Javiera Paillán

Personal information
- Full name: Javiera Ignacia Paillán Pineda
- Date of birth: 27 December 2000 (age 24)
- Place of birth: Toltén, Chile
- Position: Midfielder

Team information
- Current team: Palestino [es]
- Number: 24

Youth career
- 2013–2017: Deportes Temuco [es]

Senior career*
- Years: Team / Apps / (Gls)
- 2017–2023: Deportes Temuco [es]
- 2024–: Palestino [es] / 28+ / (4+)

International career^{‡}
- 2015–2016: Chile U17
- 2024–: Chile / 1 / (0)

= Javiera Paillán =

Chilean footballer

Javiera Ignacia Paillán Pineda (born 27 December 2000) is a Chilean footballer who plays as a midfielder for Palestino and the Chile national team.

==Club career==
Born in Toltén, Chile, Paillán is a product of Deportes Temuco. She spent ten years with them until 2023, becoming the team captain.

In 2024, Paillán switched to Palestino.
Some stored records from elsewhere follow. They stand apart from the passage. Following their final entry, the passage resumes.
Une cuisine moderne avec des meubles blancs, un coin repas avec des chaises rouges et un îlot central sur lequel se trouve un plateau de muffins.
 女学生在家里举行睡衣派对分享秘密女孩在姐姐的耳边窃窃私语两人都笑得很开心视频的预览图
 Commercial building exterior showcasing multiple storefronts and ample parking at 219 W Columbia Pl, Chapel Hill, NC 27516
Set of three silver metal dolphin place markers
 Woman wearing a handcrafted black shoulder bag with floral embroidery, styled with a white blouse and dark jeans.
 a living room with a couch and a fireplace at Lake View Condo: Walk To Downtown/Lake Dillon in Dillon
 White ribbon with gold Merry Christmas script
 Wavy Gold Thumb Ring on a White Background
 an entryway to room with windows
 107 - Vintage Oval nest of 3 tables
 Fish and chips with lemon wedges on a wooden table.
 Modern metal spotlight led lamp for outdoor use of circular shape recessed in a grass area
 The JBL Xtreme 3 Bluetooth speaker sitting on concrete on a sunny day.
In December 2025, she renewed with them.

==International career==
At under-17 level, Paillán was called up to the Chile national team alongside her teammate Ámbar Riquelme in October 2015. The next year, she represented them in the South American Championship.

In 2019, she was a member of Chile at under-20 in the preparations for the 2020 South American Championship.

At senior level, she received her first call up for the friendly matches against Guatemala in May and June 2024. She made her debut in the second match, a 1–6 win.

==Personal life==
Paillán is of Mapuche descent and was honored by the Ministry of Sports of Chile and the National Corporation for Indigenous Development (CONADI) in March 2017.